Knowing I could go anywhere in the world to find something to write about, I followed my favorite T-shirt to Honduras where it was made. I went jungle hiking, taught an island-village to play baseball, and went SCUBA diving. After all that, I showed up at the factory gate where my shirt was made. I met the guy who made it. His name was Amilcar.

Then it got real. No longer was this a silly adventure to find where my shirt was made. This was a guy, who was my same age, working a job making my shirts. I think it’s the first time in my life that I had faced my own privilege. It was awkward.

Suddenly I remembered those lessons and lectures on globalization, sweatshops, and inequality from my anthropology and sociology courses. Suddenly they seemed important. What was Amilcar’s life like? What did he get paid? How was he treated? Every day we are tangibly connected to people around the world who make our clothes, computers, and produce our imported foods. What are their lives like?

For the next 10 years, I made it my business to find out.

What anthropology taught me

Anthropology taught me empathy, introducing me to the principle of cultural relativism-- we shouldn’t judge other cultures in terms of our own, but try to see from their point of view. So I showed up in slums and shantytowns, and I listened. I went bowling with twenty-something garment workers in Cambodia, celebrated birthday parties in Bangladesh, split open cacao pods in Ivory Coast, and picked coffee beans alongside farmers in Colombia.

I participated. Participant observation happens to be a method of research I learned about in anthropology, where researchers don’t sit in the corner scribbling notes, but join in.

I knew there was no way to actually experience what it was like to be the people I met, but I could get a small taste of their culture and in the process connect with a human over my awkward dance moves or dangerous inefficiencies with a machete. Want to win people over? Be the comic relief.

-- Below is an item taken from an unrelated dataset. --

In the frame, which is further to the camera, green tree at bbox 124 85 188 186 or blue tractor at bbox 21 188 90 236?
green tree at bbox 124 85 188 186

At 26, I was a vagabonding SCUBA instructor with an irresponsible travel writing habit. I was the posterchild to what happens to promising high school graduates when they major in the humanities.

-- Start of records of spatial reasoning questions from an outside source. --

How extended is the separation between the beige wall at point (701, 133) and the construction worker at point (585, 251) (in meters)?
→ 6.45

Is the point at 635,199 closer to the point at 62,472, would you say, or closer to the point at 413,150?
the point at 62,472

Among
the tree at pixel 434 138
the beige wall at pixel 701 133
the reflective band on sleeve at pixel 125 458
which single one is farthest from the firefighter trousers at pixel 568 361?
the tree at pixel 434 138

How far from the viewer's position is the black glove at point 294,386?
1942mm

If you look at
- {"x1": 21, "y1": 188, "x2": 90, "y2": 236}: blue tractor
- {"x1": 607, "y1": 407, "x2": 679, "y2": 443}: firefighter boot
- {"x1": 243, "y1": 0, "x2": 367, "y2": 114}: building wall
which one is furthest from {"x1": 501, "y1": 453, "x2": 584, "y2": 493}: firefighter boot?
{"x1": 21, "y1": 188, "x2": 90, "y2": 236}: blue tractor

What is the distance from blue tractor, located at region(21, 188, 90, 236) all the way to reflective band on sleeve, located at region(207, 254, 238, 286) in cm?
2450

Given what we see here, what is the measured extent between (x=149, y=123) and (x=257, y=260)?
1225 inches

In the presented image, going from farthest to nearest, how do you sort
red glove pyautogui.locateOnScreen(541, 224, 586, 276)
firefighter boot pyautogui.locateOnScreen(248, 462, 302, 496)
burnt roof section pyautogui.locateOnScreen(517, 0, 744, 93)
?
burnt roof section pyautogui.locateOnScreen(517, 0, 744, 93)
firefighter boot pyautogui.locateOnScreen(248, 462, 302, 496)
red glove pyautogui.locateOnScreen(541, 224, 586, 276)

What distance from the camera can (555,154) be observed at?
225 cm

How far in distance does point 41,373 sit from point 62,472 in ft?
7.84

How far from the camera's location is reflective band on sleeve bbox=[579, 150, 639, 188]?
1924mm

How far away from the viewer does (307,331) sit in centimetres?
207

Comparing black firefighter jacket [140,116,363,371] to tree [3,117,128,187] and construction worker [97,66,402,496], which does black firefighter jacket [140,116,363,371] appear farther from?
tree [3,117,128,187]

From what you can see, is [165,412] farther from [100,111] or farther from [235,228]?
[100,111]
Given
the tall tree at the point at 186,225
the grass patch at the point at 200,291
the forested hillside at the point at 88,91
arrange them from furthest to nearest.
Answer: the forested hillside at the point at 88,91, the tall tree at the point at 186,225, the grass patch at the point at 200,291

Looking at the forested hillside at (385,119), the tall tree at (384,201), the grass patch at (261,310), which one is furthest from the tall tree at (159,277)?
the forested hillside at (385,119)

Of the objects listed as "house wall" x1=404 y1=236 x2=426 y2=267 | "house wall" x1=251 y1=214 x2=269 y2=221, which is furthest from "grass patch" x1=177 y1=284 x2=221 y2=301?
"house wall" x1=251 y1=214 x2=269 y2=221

I don’t have a masters in anthropology, but I have a career because of my education in the humanities.

I got a book deal. That book became a New York Times Bestseller. I got another book deal. I’ve shared my stories at more than 100 college campuses across the United States. I have a wife and two kids, a home in the fields of Indiana where the stars shine nearly as bright as they do on the open sea.

If we look at college degrees as short term investments, the ROI of a degree in humanities is tough to compare with an engineering or business degree. But I believe that education serves a greater purpose than employment. An education can inspire our curiosity, show us new ways of seeing the world.

My degree in anthropology forever changed the way I live my life as a local and global citizen, as a consumer and producer, as a giver, as a husband, and as a father.

A true education doesn’t just lead to a livelihood, but inspires our life.